Distributed by: Lion Gate
Reviewed by Ismael Manzano
Infection (aka Kansen) is another Japanese horror movie import in the vein of The Grudge and The Ring and is available to watch on DVD. Infection takes place in Central Hospital, a clinic in deep financial trouble, filled with overworked nurses, failed surgeons and jaded doctors. The hospital is on the brink of shutting down, resources and supplies are nearly depleted and the doctors are unable to treat the patients properly or transfer them to other hospitals.
One night, the underpaid, exhausted staff accidentally causes the death of a burn victim patient. Out of fear of having the hospital shut down for good, the staff enters into a conspiracy to cover up the true cause of the unknown patient’s death. But first they must conceal his death for four hours while they overheat the body and speed up its decay.

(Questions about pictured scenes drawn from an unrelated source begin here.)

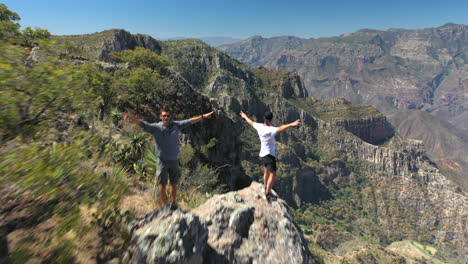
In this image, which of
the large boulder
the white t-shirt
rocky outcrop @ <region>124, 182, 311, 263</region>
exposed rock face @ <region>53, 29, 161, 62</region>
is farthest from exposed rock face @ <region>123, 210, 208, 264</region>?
exposed rock face @ <region>53, 29, 161, 62</region>

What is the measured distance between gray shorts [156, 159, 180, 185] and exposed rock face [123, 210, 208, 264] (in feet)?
5.32

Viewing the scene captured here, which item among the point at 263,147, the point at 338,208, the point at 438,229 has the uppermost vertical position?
the point at 263,147

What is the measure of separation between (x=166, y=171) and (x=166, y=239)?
261cm

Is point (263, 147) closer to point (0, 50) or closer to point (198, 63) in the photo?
point (0, 50)

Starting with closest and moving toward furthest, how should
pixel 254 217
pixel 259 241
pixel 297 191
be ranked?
pixel 259 241 < pixel 254 217 < pixel 297 191

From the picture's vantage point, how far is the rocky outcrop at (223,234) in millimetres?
5137

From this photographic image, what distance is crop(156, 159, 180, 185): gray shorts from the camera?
24.1ft

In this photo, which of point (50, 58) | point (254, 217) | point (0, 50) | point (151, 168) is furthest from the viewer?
point (151, 168)

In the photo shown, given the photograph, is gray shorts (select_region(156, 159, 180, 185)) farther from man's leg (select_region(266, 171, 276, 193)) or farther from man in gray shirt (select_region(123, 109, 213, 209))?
man's leg (select_region(266, 171, 276, 193))

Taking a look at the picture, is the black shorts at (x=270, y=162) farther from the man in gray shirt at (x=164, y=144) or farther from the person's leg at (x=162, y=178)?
the person's leg at (x=162, y=178)

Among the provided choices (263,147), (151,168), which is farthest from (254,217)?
(151,168)

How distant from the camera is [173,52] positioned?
190 meters

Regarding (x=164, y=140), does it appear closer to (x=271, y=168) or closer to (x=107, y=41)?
(x=271, y=168)

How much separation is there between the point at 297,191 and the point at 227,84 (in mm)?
99325
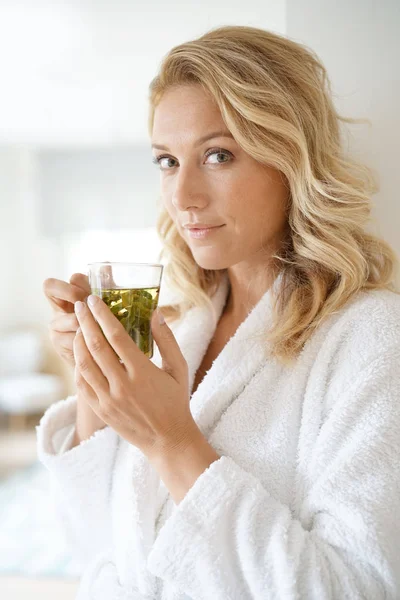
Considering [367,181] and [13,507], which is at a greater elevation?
[367,181]

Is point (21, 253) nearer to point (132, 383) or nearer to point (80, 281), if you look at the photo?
point (80, 281)

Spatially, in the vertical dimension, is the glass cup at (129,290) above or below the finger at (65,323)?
above

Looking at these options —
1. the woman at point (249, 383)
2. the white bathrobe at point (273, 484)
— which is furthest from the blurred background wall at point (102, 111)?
the white bathrobe at point (273, 484)

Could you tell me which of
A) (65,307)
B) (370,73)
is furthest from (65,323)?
(370,73)

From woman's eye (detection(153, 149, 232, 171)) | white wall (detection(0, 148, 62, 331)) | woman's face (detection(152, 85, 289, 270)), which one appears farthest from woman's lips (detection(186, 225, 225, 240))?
white wall (detection(0, 148, 62, 331))

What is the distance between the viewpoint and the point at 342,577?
2.52ft

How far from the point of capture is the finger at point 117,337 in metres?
0.81

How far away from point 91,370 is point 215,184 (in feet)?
1.48

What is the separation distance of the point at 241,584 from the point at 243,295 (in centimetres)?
66

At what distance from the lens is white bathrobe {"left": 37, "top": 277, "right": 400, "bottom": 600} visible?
78cm

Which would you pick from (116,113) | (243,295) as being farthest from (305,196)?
(116,113)

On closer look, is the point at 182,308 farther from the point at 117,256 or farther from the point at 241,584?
the point at 117,256

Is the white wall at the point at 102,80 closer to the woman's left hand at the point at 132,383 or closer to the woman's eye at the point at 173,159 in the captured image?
the woman's eye at the point at 173,159

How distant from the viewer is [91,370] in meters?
0.85
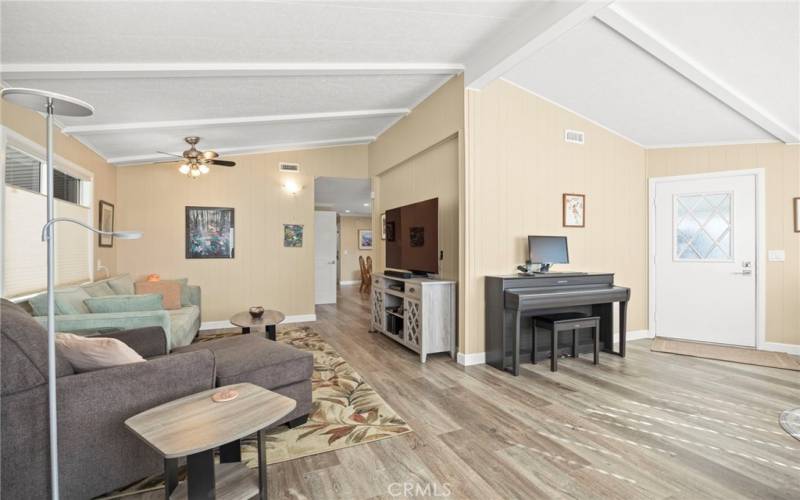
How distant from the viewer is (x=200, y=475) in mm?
1548

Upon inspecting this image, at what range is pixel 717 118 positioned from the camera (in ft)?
14.0

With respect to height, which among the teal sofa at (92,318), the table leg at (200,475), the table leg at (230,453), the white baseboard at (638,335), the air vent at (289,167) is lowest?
the white baseboard at (638,335)

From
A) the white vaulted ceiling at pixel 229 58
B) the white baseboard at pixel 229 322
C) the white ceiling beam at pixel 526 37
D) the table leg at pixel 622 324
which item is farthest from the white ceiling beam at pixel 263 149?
the table leg at pixel 622 324

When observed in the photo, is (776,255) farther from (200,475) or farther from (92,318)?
(92,318)

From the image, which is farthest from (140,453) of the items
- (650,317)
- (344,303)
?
(344,303)

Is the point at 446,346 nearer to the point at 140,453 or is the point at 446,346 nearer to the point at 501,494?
the point at 501,494

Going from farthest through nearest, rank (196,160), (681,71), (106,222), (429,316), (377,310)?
(377,310) < (106,222) < (196,160) < (429,316) < (681,71)

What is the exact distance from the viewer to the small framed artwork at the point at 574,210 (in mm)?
4582

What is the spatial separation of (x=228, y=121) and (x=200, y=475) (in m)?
3.81

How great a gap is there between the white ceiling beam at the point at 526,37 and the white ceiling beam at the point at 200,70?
0.43m

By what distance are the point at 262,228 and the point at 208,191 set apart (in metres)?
0.95

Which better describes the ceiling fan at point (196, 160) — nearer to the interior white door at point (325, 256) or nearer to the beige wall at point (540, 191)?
the beige wall at point (540, 191)

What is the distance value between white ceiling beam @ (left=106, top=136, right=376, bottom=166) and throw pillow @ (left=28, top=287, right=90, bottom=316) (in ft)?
7.59

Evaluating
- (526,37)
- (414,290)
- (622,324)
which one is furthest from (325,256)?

In the midst of this tragedy, paramedics bring a highly infectious patient into the ER, a patient with a rapidly spreading rash. Before the doctors can examine this new patient, the man’s disease has liquefied his internal organs and turned his blood green. Dr. Akai decides that rather than report the disease to the Health Department and risk having he hospital shut down, they should study the disease in the hope of finding a new pathogen and thus bringing fresh revenue into the hospital. And, being the only staff member who wasn’t involved in the death of the burn victim, he blackmails his subordinates with exposure in order to get them to agree.
Before long the body disappears, and the staff begins to show symptoms that they’ve been infected. Madness precedes the inevitable gory deaths as the doctors try desperately to find how the infection is spread and how to stop it. But with hallucinations running rampant how much of what they see can they truly believe?
Infection is a classic style horror movie and very similar to the other Japanese films of its genre. Surprisingly, however, unlike some of the other imports as of late, there is no creepy child ghost or hydrophobia propaganda in Infection. It’s more basic than that, stemming from the old moral of retribution.
All in all, Infection is a good rental that I’m glad I did not pay too much for. It was entertaining and delivered some genuine thrills, but it was more disturbing than actually scary, with a surprise ending that was just barely plausible, but not entirely predictable. I’d recommend this film for a good horror movie theme night, for those who like a little cliché cheesiness to their films—and after all, aren’t all horror movies just a little cheesy anyway? If they weren’t, we probably wouldn’t like them as much.